# Your instructions
Convert the stretch of the listing from the line containing "From the group" through the listing's last line into a numbered list, leaving out blank lines.

# Given records
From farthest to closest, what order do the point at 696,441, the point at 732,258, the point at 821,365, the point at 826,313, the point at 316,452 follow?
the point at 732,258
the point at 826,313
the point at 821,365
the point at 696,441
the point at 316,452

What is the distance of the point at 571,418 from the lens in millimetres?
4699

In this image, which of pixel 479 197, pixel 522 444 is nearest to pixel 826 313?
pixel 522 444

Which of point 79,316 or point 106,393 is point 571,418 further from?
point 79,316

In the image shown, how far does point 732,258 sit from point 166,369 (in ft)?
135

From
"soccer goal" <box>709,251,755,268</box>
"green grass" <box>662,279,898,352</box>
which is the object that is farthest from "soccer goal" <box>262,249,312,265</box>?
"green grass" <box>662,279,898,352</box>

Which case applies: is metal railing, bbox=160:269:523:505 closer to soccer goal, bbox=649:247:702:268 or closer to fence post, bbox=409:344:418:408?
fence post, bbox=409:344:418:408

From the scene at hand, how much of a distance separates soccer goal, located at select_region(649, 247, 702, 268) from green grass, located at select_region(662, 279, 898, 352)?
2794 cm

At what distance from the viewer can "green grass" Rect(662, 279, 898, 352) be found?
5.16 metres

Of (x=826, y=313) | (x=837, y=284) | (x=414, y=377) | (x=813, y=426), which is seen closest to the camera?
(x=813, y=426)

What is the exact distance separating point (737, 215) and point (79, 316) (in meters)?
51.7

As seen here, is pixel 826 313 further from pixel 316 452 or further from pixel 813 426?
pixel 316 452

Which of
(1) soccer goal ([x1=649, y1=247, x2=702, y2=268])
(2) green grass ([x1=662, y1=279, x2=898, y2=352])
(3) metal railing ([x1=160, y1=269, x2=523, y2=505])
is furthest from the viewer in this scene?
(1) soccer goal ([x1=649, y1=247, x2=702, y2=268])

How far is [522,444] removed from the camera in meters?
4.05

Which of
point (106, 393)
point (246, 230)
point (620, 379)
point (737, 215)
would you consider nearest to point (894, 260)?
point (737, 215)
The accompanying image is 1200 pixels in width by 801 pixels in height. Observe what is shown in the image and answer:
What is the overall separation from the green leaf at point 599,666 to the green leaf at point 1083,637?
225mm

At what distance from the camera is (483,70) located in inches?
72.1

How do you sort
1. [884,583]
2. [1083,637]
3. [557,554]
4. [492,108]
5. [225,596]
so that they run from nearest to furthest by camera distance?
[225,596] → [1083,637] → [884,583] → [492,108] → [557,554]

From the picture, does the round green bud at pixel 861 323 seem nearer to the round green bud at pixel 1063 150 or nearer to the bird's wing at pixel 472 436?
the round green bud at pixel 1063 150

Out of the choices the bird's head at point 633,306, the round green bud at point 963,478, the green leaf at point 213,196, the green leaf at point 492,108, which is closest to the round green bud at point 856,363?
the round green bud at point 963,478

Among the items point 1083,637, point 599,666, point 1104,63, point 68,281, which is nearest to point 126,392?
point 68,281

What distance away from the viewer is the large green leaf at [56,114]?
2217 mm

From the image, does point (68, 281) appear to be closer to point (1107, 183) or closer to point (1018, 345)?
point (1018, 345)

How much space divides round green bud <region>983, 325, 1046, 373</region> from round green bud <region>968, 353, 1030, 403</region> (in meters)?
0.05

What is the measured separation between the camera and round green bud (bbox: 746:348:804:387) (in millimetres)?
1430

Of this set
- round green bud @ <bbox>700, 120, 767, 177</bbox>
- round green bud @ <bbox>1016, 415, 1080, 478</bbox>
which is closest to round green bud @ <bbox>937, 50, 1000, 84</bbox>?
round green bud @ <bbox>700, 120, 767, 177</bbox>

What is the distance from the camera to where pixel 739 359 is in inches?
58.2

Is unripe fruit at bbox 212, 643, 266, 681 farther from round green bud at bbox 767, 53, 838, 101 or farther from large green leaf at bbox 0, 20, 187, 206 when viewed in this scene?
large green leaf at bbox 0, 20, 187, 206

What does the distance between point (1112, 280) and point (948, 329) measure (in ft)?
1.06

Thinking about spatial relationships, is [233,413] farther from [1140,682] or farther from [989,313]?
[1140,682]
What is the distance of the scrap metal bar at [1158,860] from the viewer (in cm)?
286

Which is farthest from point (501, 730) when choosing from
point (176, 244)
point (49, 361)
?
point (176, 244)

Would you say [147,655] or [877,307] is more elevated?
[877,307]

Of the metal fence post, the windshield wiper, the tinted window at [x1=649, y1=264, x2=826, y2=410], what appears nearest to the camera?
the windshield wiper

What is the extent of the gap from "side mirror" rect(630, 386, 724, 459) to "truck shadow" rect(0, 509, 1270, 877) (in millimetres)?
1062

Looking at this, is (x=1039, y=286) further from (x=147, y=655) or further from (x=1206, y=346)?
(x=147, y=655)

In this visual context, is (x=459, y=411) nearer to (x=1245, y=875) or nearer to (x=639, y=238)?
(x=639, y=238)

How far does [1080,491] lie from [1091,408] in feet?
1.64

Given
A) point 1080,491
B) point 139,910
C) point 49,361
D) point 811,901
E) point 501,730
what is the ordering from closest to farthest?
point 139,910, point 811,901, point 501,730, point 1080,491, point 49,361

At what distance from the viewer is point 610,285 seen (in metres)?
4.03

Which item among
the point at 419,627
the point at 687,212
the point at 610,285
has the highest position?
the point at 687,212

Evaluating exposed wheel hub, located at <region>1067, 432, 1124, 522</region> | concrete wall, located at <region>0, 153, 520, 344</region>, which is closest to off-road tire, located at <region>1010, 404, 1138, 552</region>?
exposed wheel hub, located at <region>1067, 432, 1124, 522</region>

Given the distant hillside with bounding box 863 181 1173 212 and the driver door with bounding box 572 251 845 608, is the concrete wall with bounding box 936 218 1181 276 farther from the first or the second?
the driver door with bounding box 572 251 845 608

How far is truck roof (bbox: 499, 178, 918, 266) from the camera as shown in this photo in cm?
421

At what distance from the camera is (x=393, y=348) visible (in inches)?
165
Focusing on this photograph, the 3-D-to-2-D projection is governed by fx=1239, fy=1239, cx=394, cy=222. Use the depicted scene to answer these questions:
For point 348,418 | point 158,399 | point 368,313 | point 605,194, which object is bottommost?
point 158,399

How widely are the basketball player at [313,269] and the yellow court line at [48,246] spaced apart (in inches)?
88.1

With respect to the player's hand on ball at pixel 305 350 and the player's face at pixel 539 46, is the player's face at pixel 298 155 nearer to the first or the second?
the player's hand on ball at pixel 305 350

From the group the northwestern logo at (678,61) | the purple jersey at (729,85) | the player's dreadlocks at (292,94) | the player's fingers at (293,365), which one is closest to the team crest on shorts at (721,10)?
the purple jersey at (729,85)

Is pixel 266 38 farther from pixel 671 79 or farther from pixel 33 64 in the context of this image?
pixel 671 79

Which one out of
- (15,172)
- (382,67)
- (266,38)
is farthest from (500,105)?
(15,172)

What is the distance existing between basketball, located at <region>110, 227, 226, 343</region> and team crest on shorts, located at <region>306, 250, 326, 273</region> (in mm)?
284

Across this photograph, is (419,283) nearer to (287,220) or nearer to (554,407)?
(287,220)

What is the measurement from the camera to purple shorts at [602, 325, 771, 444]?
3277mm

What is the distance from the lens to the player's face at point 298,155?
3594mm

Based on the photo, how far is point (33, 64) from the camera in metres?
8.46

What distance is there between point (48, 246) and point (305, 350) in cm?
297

# The solution
1. From the group the northwestern logo at (678,61) | the purple jersey at (729,85) | the player's dreadlocks at (292,94) | the player's fingers at (293,365), which one is closest to the team crest on shorts at (721,10)?
2. the purple jersey at (729,85)
3. Is pixel 266 38 farther from pixel 671 79 or farther from pixel 33 64 in the context of this image?
4. pixel 671 79
5. Which one out of
6. - (15,172)
7. - (382,67)
8. - (266,38)
9. is farthest from (500,105)?
10. (15,172)
11. What is the distance existing between basketball, located at <region>110, 227, 226, 343</region> and team crest on shorts, located at <region>306, 250, 326, 273</region> (in mm)?
12. 284
13. Across this photograph, is (419,283) nearer to (287,220) or nearer to (554,407)?
14. (287,220)
15. What is the measurement from the camera to purple shorts at [602, 325, 771, 444]?
16. 3277mm
17. What is the distance from the lens to the player's face at point 298,155?
18. 3594mm
19. Based on the photo, how far is point (33, 64) from the camera in metres?
20. 8.46
21. What distance is there between point (48, 246) and point (305, 350) in cm?
22. 297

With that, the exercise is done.